■ Data supplied:

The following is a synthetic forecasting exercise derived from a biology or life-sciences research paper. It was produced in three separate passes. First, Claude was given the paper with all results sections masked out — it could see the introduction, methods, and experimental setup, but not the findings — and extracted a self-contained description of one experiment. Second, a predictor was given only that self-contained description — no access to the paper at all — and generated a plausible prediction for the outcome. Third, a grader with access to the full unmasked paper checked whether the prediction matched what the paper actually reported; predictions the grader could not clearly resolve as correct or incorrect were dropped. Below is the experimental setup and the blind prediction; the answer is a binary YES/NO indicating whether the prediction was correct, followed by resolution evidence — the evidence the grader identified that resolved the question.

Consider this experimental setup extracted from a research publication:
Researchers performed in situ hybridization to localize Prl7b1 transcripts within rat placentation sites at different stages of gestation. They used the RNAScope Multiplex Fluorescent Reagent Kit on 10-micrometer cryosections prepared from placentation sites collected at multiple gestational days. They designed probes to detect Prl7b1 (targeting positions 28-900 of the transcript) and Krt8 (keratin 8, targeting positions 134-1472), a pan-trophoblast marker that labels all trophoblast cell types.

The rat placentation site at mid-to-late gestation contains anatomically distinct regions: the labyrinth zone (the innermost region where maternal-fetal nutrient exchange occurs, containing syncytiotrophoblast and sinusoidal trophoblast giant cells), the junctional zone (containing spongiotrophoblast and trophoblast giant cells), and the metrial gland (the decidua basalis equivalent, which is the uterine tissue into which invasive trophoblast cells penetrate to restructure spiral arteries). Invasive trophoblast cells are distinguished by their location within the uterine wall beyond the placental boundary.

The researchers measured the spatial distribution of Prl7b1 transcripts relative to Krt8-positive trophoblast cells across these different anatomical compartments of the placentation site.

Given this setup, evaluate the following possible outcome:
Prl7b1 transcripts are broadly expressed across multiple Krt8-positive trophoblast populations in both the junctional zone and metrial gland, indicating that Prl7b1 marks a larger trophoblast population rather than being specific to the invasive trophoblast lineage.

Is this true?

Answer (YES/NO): NO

■ Task statement:
Retype each line of the listing exactly as it was given above.

■ Solution for this problem:
The following is a synthetic forecasting exercise derived from a biology or life-sciences research paper. It was produced in three separate passes. First, Claude was given the paper with all results sections masked out — it could see the introduction, methods, and experimental setup, but not the findings — and extracted a self-contained description of one experiment. Second, a predictor was given only that self-contained description — no access to the paper at all — and generated a plausible prediction for the outcome. Third, a grader with access to the full unmasked paper checked whether the prediction matched what the paper actually reported; predictions the grader could not clearly resolve as correct or incorrect were dropped. Below is the experimental setup and the blind prediction; the answer is a binary YES/NO indicating whether the prediction was correct, followed by resolution evidence — the evidence the grader identified that resolved the question.

Consider this experimental setup extracted from a research publication:
Researchers performed in situ hybridization to localize Prl7b1 transcripts within rat placentation sites at different stages of gestation. They used the RNAScope Multiplex Fluorescent Reagent Kit on 10-micrometer cryosections prepared from placentation sites collected at multiple gestational days. They designed probes to detect Prl7b1 (targeting positions 28-900 of the transcript) and Krt8 (keratin 8, targeting positions 134-1472), a pan-trophoblast marker that labels all trophoblast cell types.

The rat placentation site at mid-to-late gestation contains anatomically distinct regions: the labyrinth zone (the innermost region where maternal-fetal nutrient exchange occurs, containing syncytiotrophoblast and sinusoidal trophoblast giant cells), the junctional zone (containing spongiotrophoblast and trophoblast giant cells), and the metrial gland (the decidua basalis equivalent, which is the uterine tissue into which invasive trophoblast cells penetrate to restructure spiral arteries). Invasive trophoblast cells are distinguished by their location within the uterine wall beyond the placental boundary.

The researchers measured the spatial distribution of Prl7b1 transcripts relative to Krt8-positive trophoblast cells across these different anatomical compartments of the placentation site.

Given this setup, evaluate the following possible outcome:
Prl7b1 transcripts are broadly expressed across multiple Krt8-positive trophoblast populations in both the junctional zone and metrial gland, indicating that Prl7b1 marks a larger trophoblast population rather than being specific to the invasive trophoblast lineage.

Is this true?

Answer (YES/NO): NO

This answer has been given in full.